E sempre tramite Facebook:

Jens, nome di fantasia, è uno studente universitario di 24 anni e due anni fa ha creato il gruppo Facebook “Donazione di seme: dono di vita”, che mette in contatto donne alla ricerca di una gravidanza e uomini disposti a donare i propri spermatozoi. «Nel 2011 lessi un articolo su una delle banche del seme più grandi al mondo», racconta. «Pensai di farlo anch’io, magari quando sarei andato in Erasmus. Poi ho scoperto che esisteva il fai da te. Allora in Rete c’era solo qualche annuncio, ma era soprattutto gente che cercava soldi e rapporti sessuali». Un anno dopo decide così di aprire la pagina Facebook. «Per fare ordine», dice.
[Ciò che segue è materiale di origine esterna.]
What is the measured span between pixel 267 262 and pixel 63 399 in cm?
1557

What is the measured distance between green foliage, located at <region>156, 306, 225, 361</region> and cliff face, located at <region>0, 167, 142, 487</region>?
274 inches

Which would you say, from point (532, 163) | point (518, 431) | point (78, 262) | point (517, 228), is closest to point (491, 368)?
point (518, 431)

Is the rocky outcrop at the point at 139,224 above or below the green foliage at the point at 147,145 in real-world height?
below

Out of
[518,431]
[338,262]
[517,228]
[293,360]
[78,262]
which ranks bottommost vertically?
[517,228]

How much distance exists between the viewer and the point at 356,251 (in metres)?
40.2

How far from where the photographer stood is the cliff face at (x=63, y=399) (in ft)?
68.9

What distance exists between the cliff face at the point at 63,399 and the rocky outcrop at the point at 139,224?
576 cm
Da allora, i bambini nati con il suo seme sono stati nove, mentre due gravidanze sono attualmente in stato avanzato. «L’ultimo mese è stato fortunato e mi sono arrivate le notizie di quattro nuove gravidanze», racconta (Linkiesta, 2014).
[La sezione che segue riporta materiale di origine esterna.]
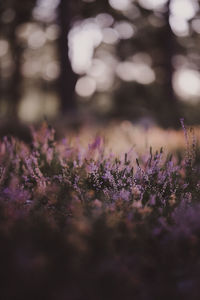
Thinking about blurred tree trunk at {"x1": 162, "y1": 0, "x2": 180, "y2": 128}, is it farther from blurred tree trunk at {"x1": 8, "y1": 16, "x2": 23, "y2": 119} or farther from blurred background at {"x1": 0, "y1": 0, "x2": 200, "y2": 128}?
blurred tree trunk at {"x1": 8, "y1": 16, "x2": 23, "y2": 119}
Ma oltre ai pericoli per la salute, c’è qualcosa di oscuro in tutto questo: la trasformazione dei figli in cose. Cose da regalare, cose da desiderare. Un fenomeno non solo italiano, ma diffuso, dalla Francia agli Stati Uniti.

C’è qualcosa di inquietante e anche di primitivo nel desiderio di tramandare la specie spargendo sperma come stalloni. E nella pratica, che finisce per comprendere spesso l’atto sessuale, con il patto di nessuna pretesa successiva, c’è il sogno di parecchi maschi. Per questo l’aspirazione “a fare felici le donne e a dare la vita” può sembrare a volte tutto un immenso alibi maschilista e un delirio di onnipotenza. Ma hanno importanza le vere o presunte intenzioni del donatore se il fine ultimo per una donna è avere un figlio? Gli scenari che si aprono in realtà sono di tutt’altra natura. Come si farà a evitare che un fratello e una sorella senza saperlo non si incontrino sessualmente e magari procreino? (Wired, 2014)

Anche per questo la questione di una più stretta regolamentazione è fondamentale, i potenziali rischi per le generazioni a venire oggi possono sembrare allarmismo, domani potrebbero risultare fondati.